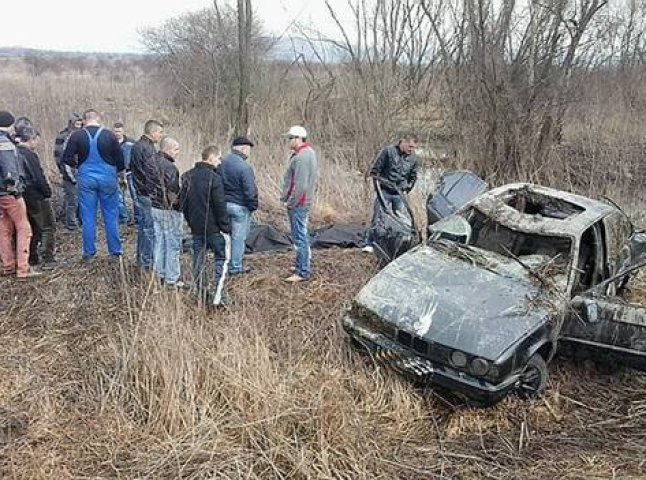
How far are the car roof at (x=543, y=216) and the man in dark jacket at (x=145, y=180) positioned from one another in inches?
137

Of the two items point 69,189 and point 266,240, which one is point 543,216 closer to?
point 266,240

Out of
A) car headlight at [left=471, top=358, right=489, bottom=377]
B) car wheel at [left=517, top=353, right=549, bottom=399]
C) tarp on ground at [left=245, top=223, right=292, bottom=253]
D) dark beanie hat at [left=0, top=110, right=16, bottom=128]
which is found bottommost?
tarp on ground at [left=245, top=223, right=292, bottom=253]

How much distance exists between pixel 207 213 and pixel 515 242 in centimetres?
313

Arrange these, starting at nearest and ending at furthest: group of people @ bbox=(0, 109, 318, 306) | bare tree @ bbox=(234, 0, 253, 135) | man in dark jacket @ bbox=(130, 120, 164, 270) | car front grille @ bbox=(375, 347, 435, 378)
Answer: car front grille @ bbox=(375, 347, 435, 378) < group of people @ bbox=(0, 109, 318, 306) < man in dark jacket @ bbox=(130, 120, 164, 270) < bare tree @ bbox=(234, 0, 253, 135)

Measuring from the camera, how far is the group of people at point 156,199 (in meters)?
6.20

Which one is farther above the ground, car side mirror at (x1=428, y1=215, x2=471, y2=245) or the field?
car side mirror at (x1=428, y1=215, x2=471, y2=245)

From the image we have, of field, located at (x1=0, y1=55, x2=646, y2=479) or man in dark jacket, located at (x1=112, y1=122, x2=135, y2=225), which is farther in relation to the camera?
man in dark jacket, located at (x1=112, y1=122, x2=135, y2=225)

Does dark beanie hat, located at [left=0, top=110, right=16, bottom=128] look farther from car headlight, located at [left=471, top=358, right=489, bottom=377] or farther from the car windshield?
car headlight, located at [left=471, top=358, right=489, bottom=377]

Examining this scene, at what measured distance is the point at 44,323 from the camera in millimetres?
5895

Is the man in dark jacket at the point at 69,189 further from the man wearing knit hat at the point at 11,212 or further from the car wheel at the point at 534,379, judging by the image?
the car wheel at the point at 534,379

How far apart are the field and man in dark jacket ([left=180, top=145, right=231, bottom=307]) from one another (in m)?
0.37

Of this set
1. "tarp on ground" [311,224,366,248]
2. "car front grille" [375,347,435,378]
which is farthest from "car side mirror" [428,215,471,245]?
"tarp on ground" [311,224,366,248]

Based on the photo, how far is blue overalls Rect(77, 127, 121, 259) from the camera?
698 centimetres

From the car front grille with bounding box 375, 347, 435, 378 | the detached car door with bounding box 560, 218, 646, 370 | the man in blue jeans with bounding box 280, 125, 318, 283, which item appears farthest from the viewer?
the man in blue jeans with bounding box 280, 125, 318, 283
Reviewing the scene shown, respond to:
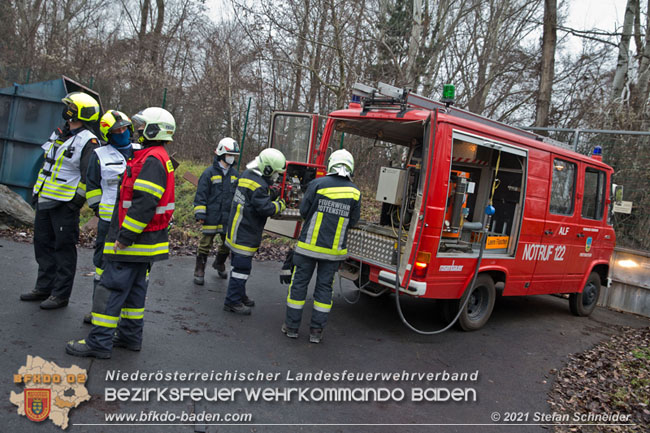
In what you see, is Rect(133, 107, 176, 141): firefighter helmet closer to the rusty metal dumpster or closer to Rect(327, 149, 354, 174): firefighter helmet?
Rect(327, 149, 354, 174): firefighter helmet

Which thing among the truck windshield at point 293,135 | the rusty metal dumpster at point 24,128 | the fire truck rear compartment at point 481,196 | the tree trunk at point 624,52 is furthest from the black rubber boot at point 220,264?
the tree trunk at point 624,52

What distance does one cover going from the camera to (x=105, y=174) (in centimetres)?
432

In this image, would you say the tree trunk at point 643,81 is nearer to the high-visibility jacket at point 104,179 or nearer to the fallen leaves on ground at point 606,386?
the fallen leaves on ground at point 606,386

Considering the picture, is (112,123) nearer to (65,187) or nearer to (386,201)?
(65,187)

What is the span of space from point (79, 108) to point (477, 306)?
200 inches

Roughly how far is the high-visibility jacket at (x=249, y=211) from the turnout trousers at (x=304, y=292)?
2.05 ft

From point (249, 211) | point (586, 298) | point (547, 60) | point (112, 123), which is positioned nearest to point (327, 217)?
point (249, 211)

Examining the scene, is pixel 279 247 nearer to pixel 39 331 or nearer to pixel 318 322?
pixel 318 322

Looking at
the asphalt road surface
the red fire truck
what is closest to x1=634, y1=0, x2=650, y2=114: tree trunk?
the red fire truck

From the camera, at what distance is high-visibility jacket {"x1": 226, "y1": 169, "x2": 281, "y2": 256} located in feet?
16.7

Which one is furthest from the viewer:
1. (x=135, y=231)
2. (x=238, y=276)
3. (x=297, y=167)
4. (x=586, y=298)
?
(x=586, y=298)

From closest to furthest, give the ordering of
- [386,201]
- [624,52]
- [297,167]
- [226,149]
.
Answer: [386,201] → [226,149] → [297,167] → [624,52]

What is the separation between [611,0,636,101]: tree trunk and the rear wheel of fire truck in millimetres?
7981

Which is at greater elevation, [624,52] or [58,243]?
[624,52]
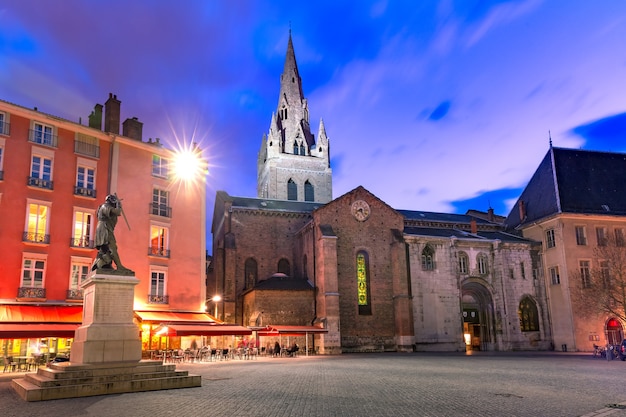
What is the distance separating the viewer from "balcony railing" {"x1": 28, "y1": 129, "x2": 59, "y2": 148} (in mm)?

....................

Echo the lines of the material from the line with "Examining this scene, at" up to and including the line with "698 centimetres", reproducing them precisely.

Examining this scene, at what measured distance is the point at 44,323 from the camera in millimetres?
5895

Is the man in dark jacket at the point at 69,189 further from the man wearing knit hat at the point at 11,212 or further from the car wheel at the point at 534,379, judging by the image?
the car wheel at the point at 534,379

How far apart are the field and man in dark jacket ([left=180, top=145, right=231, bottom=307]) from one another (in m)?
0.37

Of this set
1. "tarp on ground" [311,224,366,248]
2. "car front grille" [375,347,435,378]
which is farthest from "car side mirror" [428,215,471,245]?
"tarp on ground" [311,224,366,248]

Based on the photo, how far is blue overalls Rect(77, 127, 121, 259) from the camera?
698 centimetres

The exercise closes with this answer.